**SET PROBLEM**. Quote the stretch of rows word for word, from the line containing "At what distance" through the end of the rows.

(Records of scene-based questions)

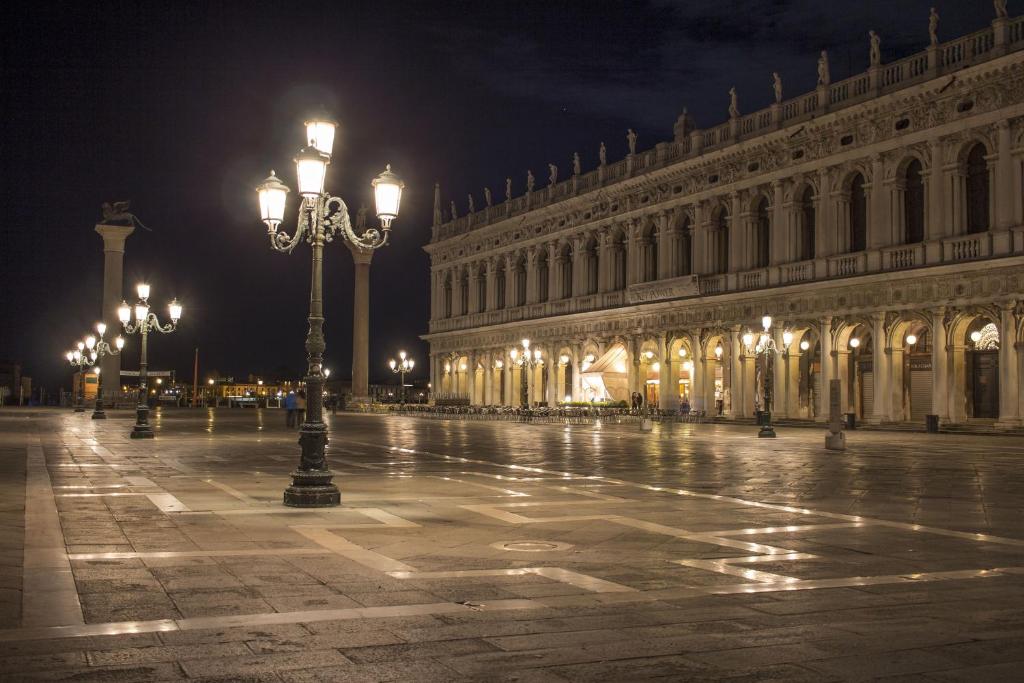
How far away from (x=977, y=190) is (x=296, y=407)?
86.8ft

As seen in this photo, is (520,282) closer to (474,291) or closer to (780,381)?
(474,291)

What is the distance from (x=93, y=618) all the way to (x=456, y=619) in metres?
2.32

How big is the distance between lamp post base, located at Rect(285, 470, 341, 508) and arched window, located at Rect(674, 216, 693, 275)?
141 feet

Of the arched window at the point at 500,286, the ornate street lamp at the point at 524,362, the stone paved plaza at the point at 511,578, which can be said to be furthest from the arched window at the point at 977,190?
the arched window at the point at 500,286

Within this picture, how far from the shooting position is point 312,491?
13.2 m

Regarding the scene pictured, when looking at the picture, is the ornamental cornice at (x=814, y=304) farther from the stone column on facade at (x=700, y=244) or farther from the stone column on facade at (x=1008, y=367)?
the stone column on facade at (x=700, y=244)

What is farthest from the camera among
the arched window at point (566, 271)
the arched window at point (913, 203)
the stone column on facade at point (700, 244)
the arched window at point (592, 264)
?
the arched window at point (566, 271)

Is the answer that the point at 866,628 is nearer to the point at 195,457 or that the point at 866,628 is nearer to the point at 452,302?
the point at 195,457

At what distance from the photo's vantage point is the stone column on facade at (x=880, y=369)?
40906 mm

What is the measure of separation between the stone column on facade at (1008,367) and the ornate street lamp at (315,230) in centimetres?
2702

**ANSWER BELOW**.
At what distance from the photo's vantage point is the stone column on facade at (x=880, y=369)?
40906 mm

What is the measure of separation between the stone column on facade at (1008,367) and the ornate street lamp at (315,230) in centimetres?
2702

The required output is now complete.